比如我们要检验 A 和 B 是否不同,小的 p-value = 0.02 表示我们有很大的信心肯定它是不同的。

大的p-value表示我们不太确定。

p-value可以在假设检验中,帮助我们拒绝零假设

计算p-value

一个p- value由3部分相加组成

  • 发生这个事件的可能性
  • 发生同等稀有的事件的可能性
  • 发生更稀有的事件的可能性

T-test

\[ H_{0}: \beta_{1}=0 \text{ vs } H_{A}: \beta_{1} \neq 0 \]

计算 \[ T=\frac{b_{1}}{s / s_{x x}} \sim t_{n-2} \] 已知 \(\alpha=0.05\) 是significance level , 找到这个 \(t_{n-2,1-\alpha / 2}\) 值,然后判断 \[ |T|>t_{n-2,1-\alpha / 2} \] 成立时拒绝 \(H_0\)

R语言查看t分布

1
qt(0.995, 328)  # n=330

回归分析

Simple Regression

这是直线的定义

\[ y=\beta_{0}+\beta_{1} x \]

Least squares

对于一个数据集 \(x_i,y_i\), least square 选择 \(b_0,b_1\) 使得

\[ \sum_{i=1}^{n}\left(y_{i}-\hat{y}_{i}\right)^{2} \]

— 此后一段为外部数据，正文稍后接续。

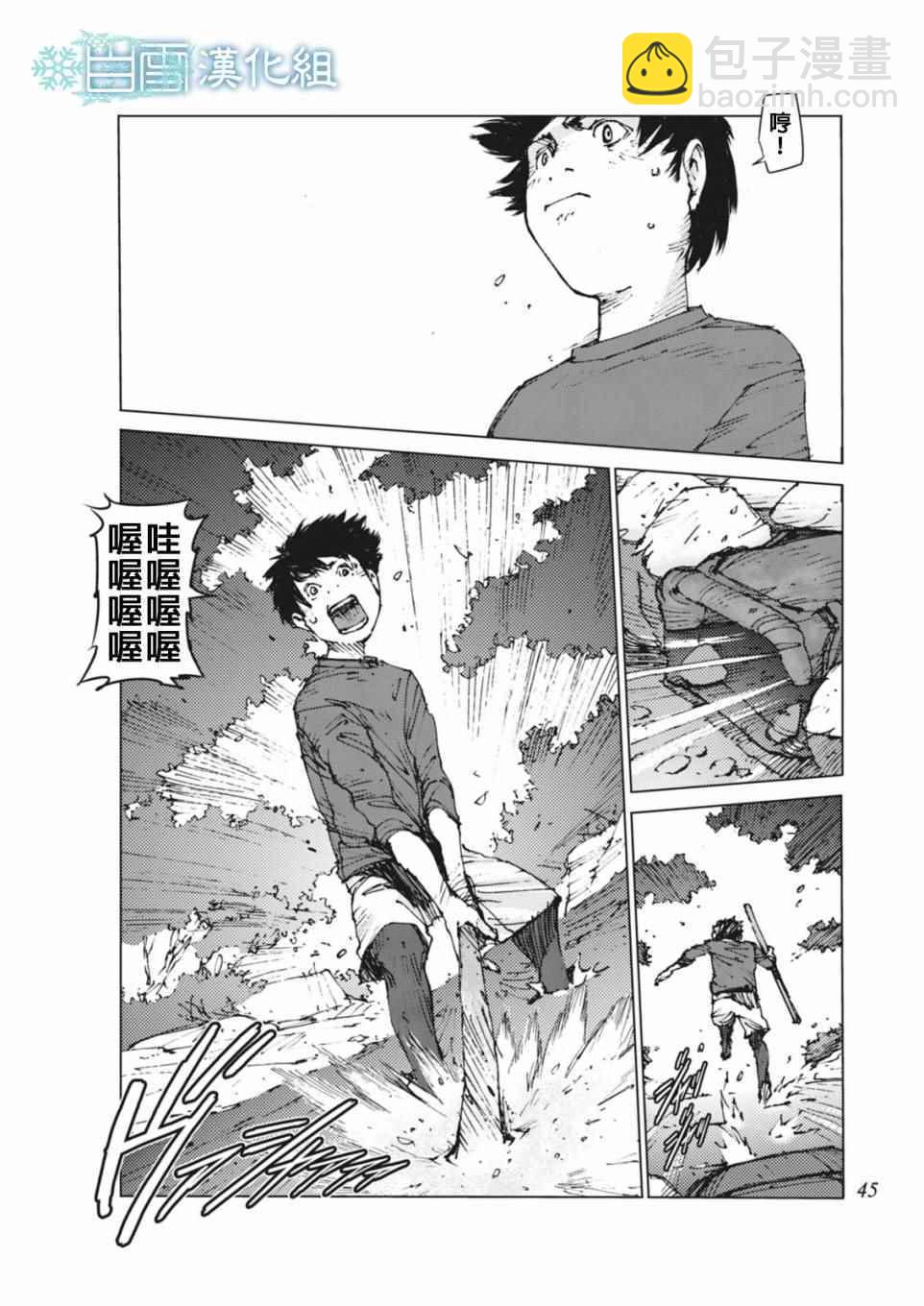 第3话10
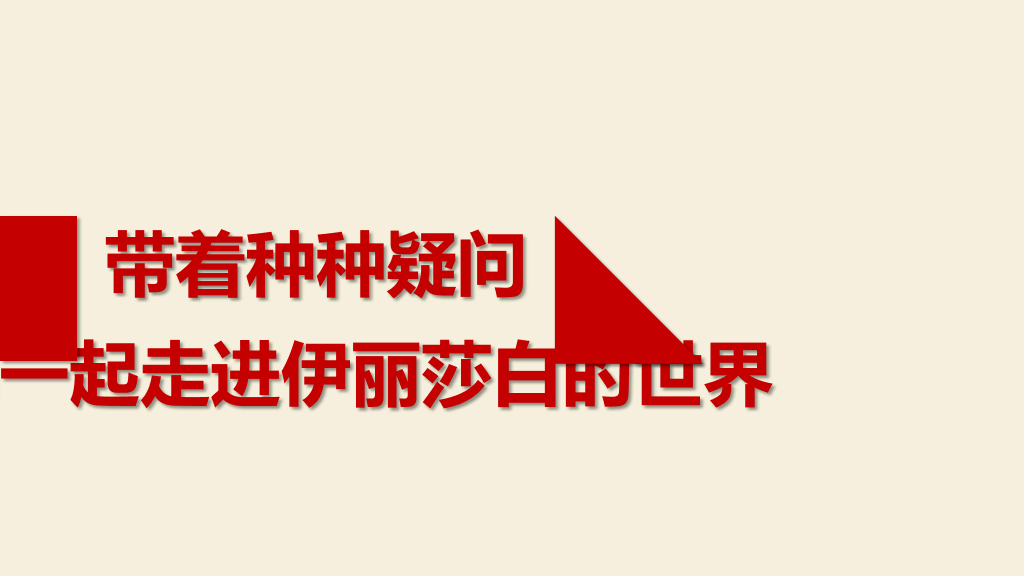 《伊丽莎白女王传》读书笔记PPT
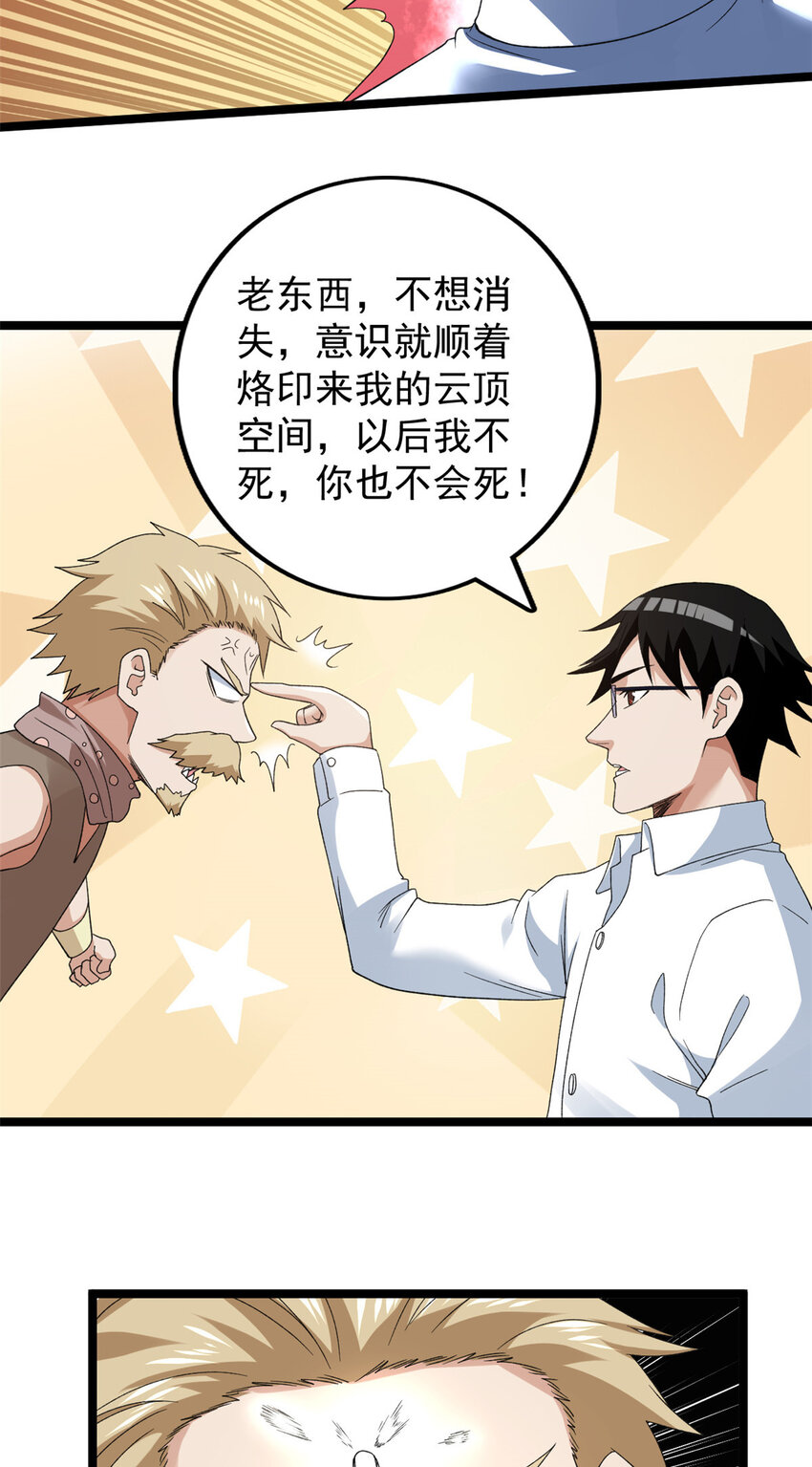 我有999种异能免费漫画漫画,159 法则碎片5图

最小, 其中 \(\hat{y}_{i}=b_{0}+b_{1} x_{i}\)

求导后解得

\[ b_{1}=\frac{\sum_{i=1}^{n}\left(x_{i}-\bar{x}\right)\left(y_{i}-\bar{y}\right)}{\sum_{i=1}^{n}\left(x_{i}-\bar{x}\right)^{2}} \]

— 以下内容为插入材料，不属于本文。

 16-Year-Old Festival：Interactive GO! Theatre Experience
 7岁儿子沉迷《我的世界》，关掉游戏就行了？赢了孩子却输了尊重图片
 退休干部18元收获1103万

\[ b_{0}=\bar{y}-b_{1} \bar{x} \]

其中\(\bar{x}=\frac{1}{n} \sum_{i=1}^{n} x_{i}\) 是样本平均值

推导 \(b_1\)

公式

\[ s_{x x}^{2}=\sum_{i=1}^{n}\left(x_{i}-\bar{x}\right)^{2} \]

R语言线性模型

1
2
3
model = lm(yval ~ xval, data = datasetvar)
summary(model)

Multiple Regression

1
2
3
4
5
6
7
model = lm(yval ~ x1val + x2val, data = datasetvar)
summary(model)

model = lm(yval ~ . , data = datasetvar) # 全部计算
summary(model)

model = lm( sqrt(crime) ~ . - state, data = crime[-51, ]) # box-cox 变换 lambda = 0.5, 除了 state 全部变换

CI 包含 0 的时候,可以舍弃这个参数

矩阵

矩阵转置 \[ (AB)'=B'A' \\ (A+B)'=A'+B' \] 矩阵 idoempotent \[ HH=H \] tr(H) = 对角线的和 \[ tr(A+B)=tr(A)+tr(B) \\ tr(AB)=tr(BA) \] 一些结论 \[ tr(I-H)=n-k-1\\ (I-H)X=0 \]

Specification

有一个binary的参数,比如有水和没有水。

想知道这个参数的影响

Main Effect

只有常数差的影响

Interaction

和其他参数有共同影响

多项式回归

\[ y_i= \beta_0 + \beta_1x_i + \beta_2 x_i ^2 + \epsilon_i \]

1
lm(y ~ x + I(x^2))

\[ y_i= \beta_0 + \beta_1x_i + \beta_2 x_i ^2 +...+ \beta_kx_i^k + \epsilon_i \]

1
lm(y ~ poly(x, degree = k, raw = T))

比如

1
lm(Strength ~ poly(Conc, degree = 2, raw = TRUE), data = wood)

Interaction

1
2
lm(formula = y ~ x + z + x*z, data = dataset)
lm(formula = y ~ x*z, data = dataset) # 等价上一行

Orthogonal

矩阵的第一列与其余列垂直 \[ x_1'x_i=0, \forall i > 1 \]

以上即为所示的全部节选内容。